State Department Establishes New Bureau of Conflict and Stabilization Operations - DoS Press Release.
On Monday, November 21, the U.S. Department of State established a new Bureau of Conflict and Stabilization Operations (CSO) to focus on conflict prevention, crisis response, and stabilization activities.
CSO will seek to:
- Get ahead of change. While the scale and types of future crises cannot be predicted, the complex nature and cascading effects of 21st century challenges require a future-oriented State Department. CSO will support the State Department’s ability to anticipate major security challenges by providing timely, operational solutions.
- Drive an integrated response. CSO will build integrated approaches to conflict prevention and stabilization by linking analysis, planning resources, operational solutions, and active learning and training. The bureau will call on the expertise in the Civilian Response Corps to rapidly deploy to areas of instability to bring the right mix of expertise to each unique situation.
- Leverage partnerships. CSO will work with a range of non-governmental and international partners to prevent conflict, address sources of violence, build on existing resiliencies, and promote burden-sharing. In particular, CSO will encourage greater involvement of local civil society – including women, youth, and the media – to prevent and respond to conflict.
The new bureau subsumes the Office of the Coordinator for Reconstruction and Stabilization and builds upon the expertise of the Civilian Response Corps.
Comments
I hope that some military types (field grades and above as well as senior NCOs) are afforded the opportunity to serve a tour in this new organization. They can bring in their operational experience to help develop operational solutions and learn something about "diplomatic" techniques to crisis response & conflict resolution that may prove helpful to our military forces in future operations.

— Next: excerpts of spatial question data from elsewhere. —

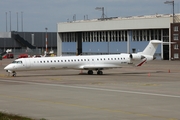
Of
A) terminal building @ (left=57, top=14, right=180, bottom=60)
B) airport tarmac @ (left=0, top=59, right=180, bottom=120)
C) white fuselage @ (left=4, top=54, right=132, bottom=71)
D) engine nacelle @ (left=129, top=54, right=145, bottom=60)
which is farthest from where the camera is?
terminal building @ (left=57, top=14, right=180, bottom=60)

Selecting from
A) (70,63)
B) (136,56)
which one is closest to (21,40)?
(70,63)

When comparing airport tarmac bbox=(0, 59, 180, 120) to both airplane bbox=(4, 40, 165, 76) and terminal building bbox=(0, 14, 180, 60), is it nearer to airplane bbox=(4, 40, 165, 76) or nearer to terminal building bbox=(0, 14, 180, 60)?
airplane bbox=(4, 40, 165, 76)

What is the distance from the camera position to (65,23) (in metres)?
119

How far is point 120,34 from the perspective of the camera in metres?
104

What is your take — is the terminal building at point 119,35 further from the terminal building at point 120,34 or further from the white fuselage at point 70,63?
the white fuselage at point 70,63

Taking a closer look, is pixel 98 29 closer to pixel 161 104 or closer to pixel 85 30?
pixel 85 30

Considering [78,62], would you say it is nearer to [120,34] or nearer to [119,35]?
[120,34]

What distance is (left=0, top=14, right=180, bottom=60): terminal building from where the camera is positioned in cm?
9238

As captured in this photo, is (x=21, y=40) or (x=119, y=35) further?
(x=21, y=40)

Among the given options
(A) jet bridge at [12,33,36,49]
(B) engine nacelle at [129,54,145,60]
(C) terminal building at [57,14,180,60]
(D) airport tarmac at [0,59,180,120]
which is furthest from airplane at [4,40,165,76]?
(A) jet bridge at [12,33,36,49]

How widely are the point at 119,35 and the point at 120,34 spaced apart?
38cm

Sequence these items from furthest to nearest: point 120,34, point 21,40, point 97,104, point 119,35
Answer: point 21,40 → point 119,35 → point 120,34 → point 97,104

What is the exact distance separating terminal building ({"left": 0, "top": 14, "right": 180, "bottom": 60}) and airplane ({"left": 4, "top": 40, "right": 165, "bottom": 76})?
41.5m

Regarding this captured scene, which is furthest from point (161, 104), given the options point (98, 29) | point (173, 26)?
point (98, 29)
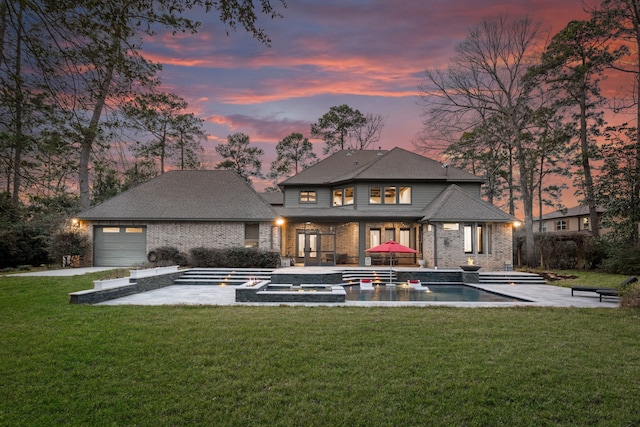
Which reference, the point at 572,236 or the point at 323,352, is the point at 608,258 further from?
the point at 323,352

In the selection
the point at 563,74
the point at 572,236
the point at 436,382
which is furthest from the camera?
the point at 563,74

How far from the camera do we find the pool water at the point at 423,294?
12.6 m

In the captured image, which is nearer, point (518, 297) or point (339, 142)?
point (518, 297)

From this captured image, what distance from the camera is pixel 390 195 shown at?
2373cm

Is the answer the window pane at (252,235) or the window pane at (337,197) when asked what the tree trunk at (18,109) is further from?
the window pane at (337,197)

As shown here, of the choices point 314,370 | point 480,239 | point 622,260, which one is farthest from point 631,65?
point 314,370

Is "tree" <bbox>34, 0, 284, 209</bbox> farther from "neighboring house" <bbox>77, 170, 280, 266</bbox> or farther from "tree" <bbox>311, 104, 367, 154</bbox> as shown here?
"tree" <bbox>311, 104, 367, 154</bbox>

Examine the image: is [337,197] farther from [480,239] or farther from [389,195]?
[480,239]

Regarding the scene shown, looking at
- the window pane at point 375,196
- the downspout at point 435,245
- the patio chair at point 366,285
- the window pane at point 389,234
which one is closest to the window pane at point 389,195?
the window pane at point 375,196

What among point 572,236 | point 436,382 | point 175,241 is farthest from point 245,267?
point 572,236

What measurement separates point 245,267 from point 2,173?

I have seen three of their assessments, and all were good products that could be useful to planners. If State leverages their own resources (authorities, civilian response corps, etc.) they'll be capable of responding in a limited fashion (which often is all that is needed to prevent a conflict). The Country Team can (will they?) take this information and change their MSRP (their country plan) to address the conflict drivers and strengthen the mitigation drivers. DOD can also incorporate their information and advice to inform planning efforts. I suspect they'll have the same challenges that many planners have, and that is how do you operationalize a plan? They have little to no authority to compell people to do anything, so the best they can do is coordinate their results and ask people to pitch in to help address problem areas.
Two things come to mind here: Will they have authorities and will they have resources? Must have both or this effort will fail. Simply being a "coordinating activity" does not cut it, especially in times of diminishing budgets. That said, I really do wish them success as cynical as many of us have become of worthy efforts that have died on the vine.
It all sounds very lovely, but the cynic in me has to wonder how exactly all of this is to be achieved, and by whom. In particular I wonder who is to assess and determine "the right mix of expertise" for each situation. Do they actually propose to recruit - and listen to - area specialists?
We will wait and see, I suppose, and hope to be pleasantly surprised.